En 1974, c’est au tour de l’extérieur de l’église d’être remis au goût du jour. La couverture en bardeau d’asphalte est refaite et les murs latéraux reçoivent un nouveau parement de brique, interrompu de façon régulière, au niveau des ouvertures, par un lambris de planches de bois verticales sur toute la hauteur de la façade. Les fenêtres font place à un modèle similaire avec imposte. Sur la façade principale, un avant-toit aux dimensions imposantes est ajouté au-dessus de l’entrée, occultant ainsi les fenêtres de l’étage de la tribune. L’un des deux clochers disparaît presque sous cet avant-toit et on ne voit plus que son sommet dépasser de la toiture. Quant à l’autre tour, on l’a mise en évidence : son volume est agrandi vers l’avant et décoré d’une grande verrière dont le motif principal forme une grande croix. Ces clochers sont revêtus de tôle profilée blanche et la façade principale est ornée de tuiles de céramique. Toutes ces modifications extérieures ont dénaturé la composition d’origine de l’église qui a perdu ses proportions harmonieuses. Plus récemment, le grand emmarchement en béton qui se déployait sur toute la largeur de la façade a été coupé de moitié pour faire place à une imposante rampe d’accès. 

L’église est située dans un milieu bien structuré à l’intérieur du noyau institutionnel formé également du presbytère et de plusieurs édifices scolaires.

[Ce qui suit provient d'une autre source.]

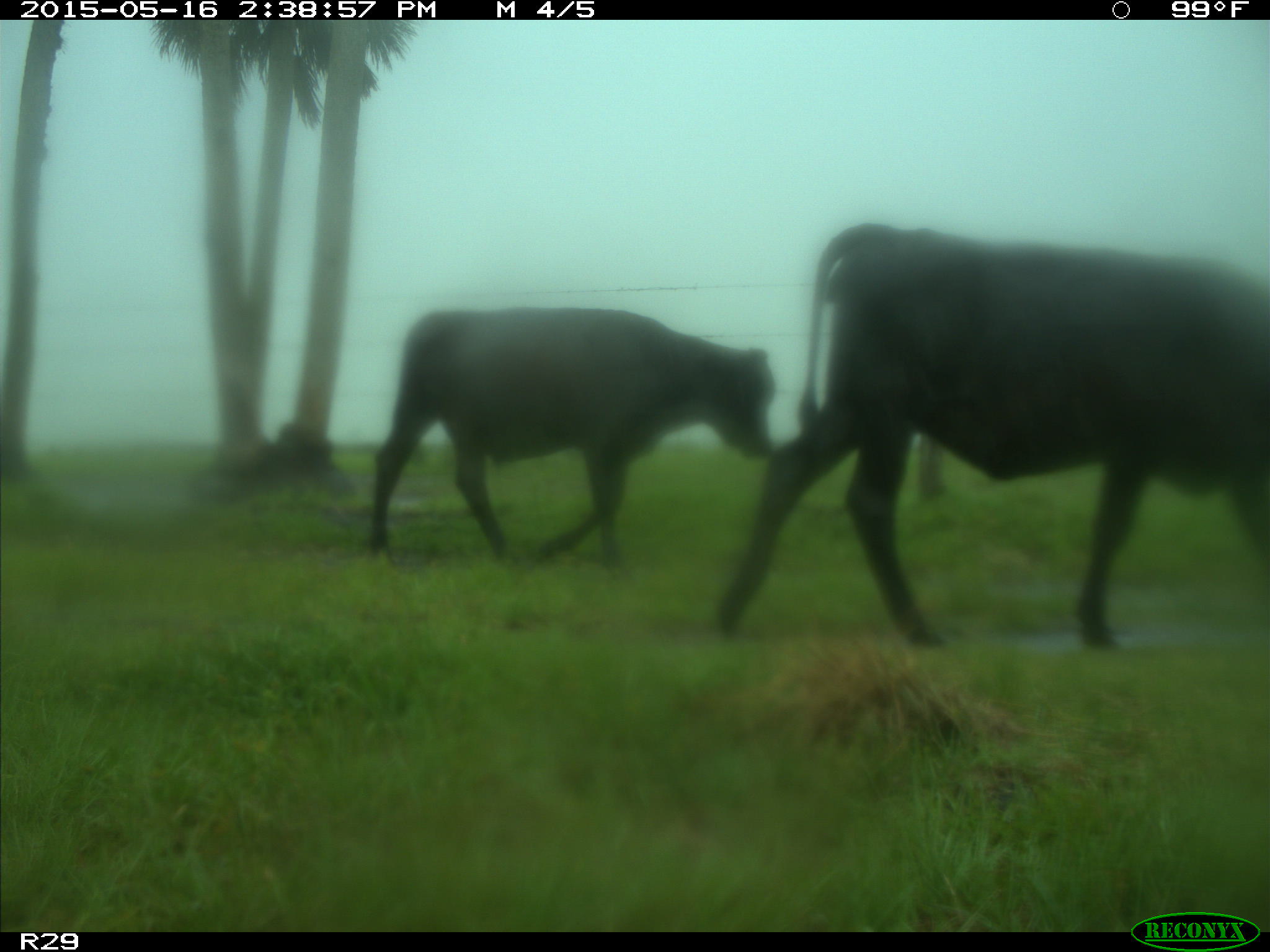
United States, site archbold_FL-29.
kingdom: Animalia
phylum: Chordata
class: Mammalia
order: Artiodactyla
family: Bovidae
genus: Bos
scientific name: Bos taurus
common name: domestic cow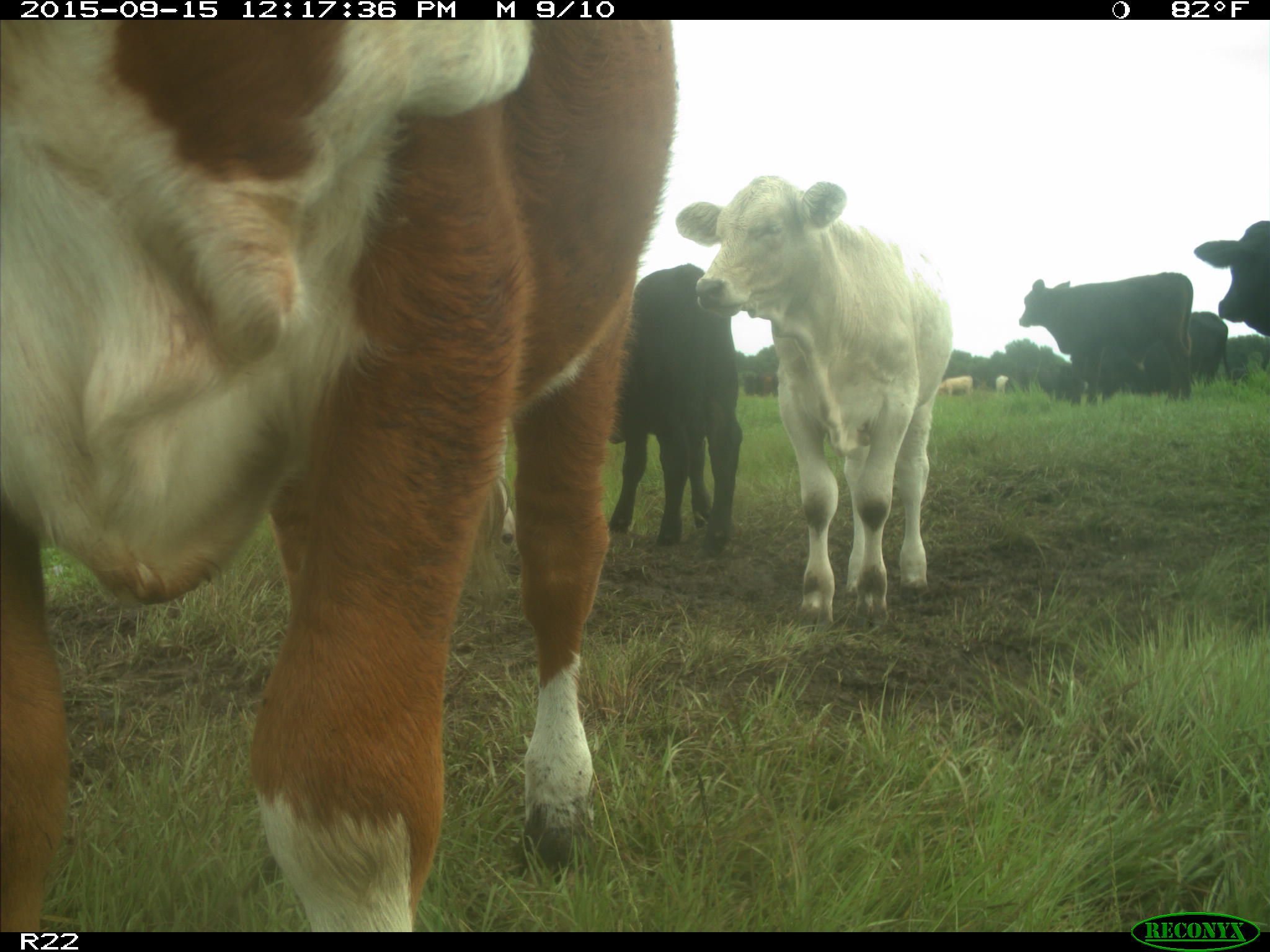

Ce noyau ressemble quelque peu à celui de Saint-Louis-de-Courville, situé plus à l’est et qui entretient le même type de relation avec l’avenue Royale. 

L’église de Saint-Thomas-de-Villeneuve est caractéristique des temples temporaires. Les rénovations des années 1970 ont malheureusement modifié de façon substantielle les attributs architecturaux du lieu de culte d’origine qui, malgré sa simplicité, était harmonieux et beaucoup plus attrayant. Principalement pour cette raison, l’église possède une valeur communautaire.